OBIETTIVI:
- 1) Riduci in un elenco puntato il paragrafo che inizia con "Carichi che parevano provenire da Piacenza" nel brano sul furto di carburante, mantenendo i fatti principali.
- 2) Trascrivi fedelmente la parte del brano sul furto di carburante che si apre con le parole contenenti "La Guardia di" e si chiude con "di carburante sospetti.".
- 3) Prosegui il brano sul furto di carburante, cominciando subito dopo la sua ultima frase.

BRANO:
_____
La Guardia di Finanza di Teramo stava indagando su un soggetto residente nella città abruzzese, un camionista di 38 anni pregiudicato, da un po’ di tempo finito sotto la lente delle forze dell’ordine per alcuni trasporti di carburante sospetti.
Carichi che parevano provenire da Piacenza, motivo per cui le fiamme gialle hanno contattato la compagnia della nostra città chiedendo di accertare i movimenti dell’uomo. Accertamenti che hanno condotto i militari in un capannone nella zona industriale di Fiorenzuola. Spalancate le porte del magazzino i finanzieri hanno sgranato gli occhi: all’interno era stato montato un sofisticato sistema di pompe elettriche, serbatoi, contalitri e valvole a pressione, il tutto collegato a una rete di tubi lunga 250 metri che conduceva in mezzo a un campo nelle vicinanze. I tubi che partivano dal magazzino erano stati collegati attraverso un lavoro estremamente professionale all’oleodotto di proprietà dell’Eni che unisce la provincia piacentina alla raffineria di Sannazzaro de’ Burgundi, in provincia di Pavia.
_____
DATI REGISTRATI:

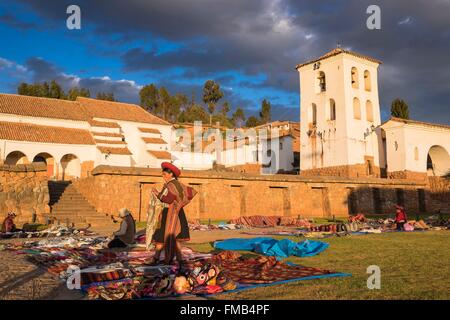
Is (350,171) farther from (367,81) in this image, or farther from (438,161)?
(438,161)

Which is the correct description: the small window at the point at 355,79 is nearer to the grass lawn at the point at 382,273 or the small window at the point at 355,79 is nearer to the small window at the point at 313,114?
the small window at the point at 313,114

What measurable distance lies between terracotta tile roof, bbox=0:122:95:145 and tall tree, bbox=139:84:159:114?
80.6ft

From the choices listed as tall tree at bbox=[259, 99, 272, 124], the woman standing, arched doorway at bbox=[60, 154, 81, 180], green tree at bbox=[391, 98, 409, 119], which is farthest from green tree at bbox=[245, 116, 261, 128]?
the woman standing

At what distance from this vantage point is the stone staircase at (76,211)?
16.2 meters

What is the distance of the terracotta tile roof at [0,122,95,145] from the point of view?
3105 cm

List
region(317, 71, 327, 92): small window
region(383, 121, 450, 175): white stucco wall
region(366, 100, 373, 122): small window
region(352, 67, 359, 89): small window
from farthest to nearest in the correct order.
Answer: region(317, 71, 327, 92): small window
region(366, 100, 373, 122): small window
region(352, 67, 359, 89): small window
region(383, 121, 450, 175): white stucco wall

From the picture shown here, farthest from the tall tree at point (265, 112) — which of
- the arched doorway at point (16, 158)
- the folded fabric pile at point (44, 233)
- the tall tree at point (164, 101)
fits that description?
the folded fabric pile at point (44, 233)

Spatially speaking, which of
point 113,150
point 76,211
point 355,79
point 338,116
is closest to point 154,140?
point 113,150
_____
RISULTATI ATTESI:
- 1)
- I carichi sospetti sembravano partire da Piacenza, quindi le fiamme gialle hanno chiesto alla compagnia di Piacenza di verificare i movimenti dell'uomo.
- Le verifiche hanno portato i militari in un capannone nella zona industriale di Fiorenzuola.
- Nel magazzino c'era un sofisticato sistema di pompe elettriche, serbatoi, contalitri e valvole a pressione. Era collegato a una rete di tubi lunga 250 metri che arrivava in un campo vicino.
- Con un lavoro molto professionale, i tubi erano stati allacciati all'oleodotto dell'Eni. L'oleodotto collega la provincia di Piacenza alla raffineria di Sannazzaro de' Burgundi, in provincia di Pavia.

- 2)
La Guardia di Finanza di Teramo stava indagando su un soggetto residente nella città abruzzese, un camionista di 38 anni pregiudicato, da un po’ di tempo finito sotto la lente delle forze dell’ordine per alcuni trasporti di carburante sospetti.

- 3)
Gli investigatori si sono ben presto resi conto di trovarsi di fronte a veri professionisti del furto di carburante: ignoti avevano affittato il capannone nell’agosto scorso e lo avevano attrezzato con apparecchiature moderne e innovative di fabbricazione russa, attrezzature automatiche che giorno dopo giorno hanno iniziato a sottrarre carburante all’oleodotto dell’Eni collegato all’impianto attraverso un allaccio abusivo molto ben fatto. Talmente ben fatto da impedire alle centraline dell’Eni di capire che qualcosa non andava: le pompe assorbivano carburante a ritmi ben precisi, talmente lenti che i sistemi di monitoraggio non riuscivano a percepire cali di pressione e anomalie; o meglio, i cali di pressione dovuti ai prelievi fraudolenti venivano interpretati dalle macchine e dai computer centrali come normali rallentamenti causati dagli sbalzi di temperatura. Oltre alle strumentazioni la guardia di finanza ha trovato nel capannone 18 tonnellate di carburante stoccato in serbatoi (circa 23mila litri per un valore di 30mila euro) e un ramificato sistema di videosorveglianza, con telecamere persino piazzate tra la boscaglia intorno alla struttura.
Come detto l’impianto di assorbimento del carburante funzionava da solo e non c’era bisogno di manodopera dal momento che i vertici dell’organizzazione erano in grado di comandare le apparecchiature a distanza attraverso sofisticati software: l’unica persona che regolarmente si recava nell’edificio era l’abruzzese 38enne incaricato di svuotare i serbatoi, travasare il gasolio nell’autocisterna (adeguatamente camuffata e nascosta all’interno di un rimorchio) e trasportare il carico ai clienti che si affidavano all’organizzazione.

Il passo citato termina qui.